There is some cause for concern over the low proportion of lay members from ethnic minorities.
National figures for the ethnic population of England and Wales (5.9 per cent) imply that there has been under-recruitment of lay members from these groups. The small number of ethnic minority respondents may be indicative of fewer applications for posts. But it also raises the question of how the individual lay members can access disenfranchised groups within a PCG. If they are unable to do so, how can they represent everyone within their area?
The issue of representation is especially relevant if the PCG is large; some PCGs cover populations greater than 200,000. If representation is poor, an important goal of the NHS plan - to bring decisionmaking nearer to the public - may not be attained.
There seemed to be no correlation between the population size of the PCG/LHG and the role adopted by the lay member within the organisation.
A large proportion of respondents believed they were mainly responsible for public involvement on the board, although many said that while it was their main role it still remained a board responsibility.
Although most members were recognised as full members of the board, many felt they were viewed as 'token' or as 'being tolerated rather than respected'.
Some reported boards as being provider-dominated to such an extent that issues were described as being 'too complex' for the lay member to understand.
Overall, lay members remained confident that PCGs would eventually make a difference to the local population's health experience.
In future, PCTs will have a board dominated by lay members, which will spread the burden of representation. But given the PCG experience, there is doubt as to how representative they will be.

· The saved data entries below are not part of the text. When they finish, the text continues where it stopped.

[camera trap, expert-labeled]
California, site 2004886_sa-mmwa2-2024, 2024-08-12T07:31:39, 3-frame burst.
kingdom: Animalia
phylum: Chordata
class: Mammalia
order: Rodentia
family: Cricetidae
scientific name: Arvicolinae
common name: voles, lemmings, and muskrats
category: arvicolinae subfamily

This research suggests that particular age groups, ethnic groups and those in certain areas of the economy have been generally excluded from lay membership posts. Without access to data on selection, however, it remains unclear whether this is due to non-application on the part of individuals from these groups, or the result of a biased selection process.
Question and answer: the method
Names and addresses of the lay membership in England and Wales were compiled from the Healthdata website in October 1999.
2In March this year, 502 questionnaires were sent to all lay members in England and Wales. A cover letter explained the research. The number of responses received by the end of April 2000 was 265 (249 English and 16 Welsh lay members). The overall response rate was 52.79 per cent. The questionnaire investigated the demographic characteristics of lay members, and the profile of the primary care goup/primary care trust or local health group on which they served. Lay members were asked about their role and the perceived progress made by their PCG/LHG in the area of primary healthcare.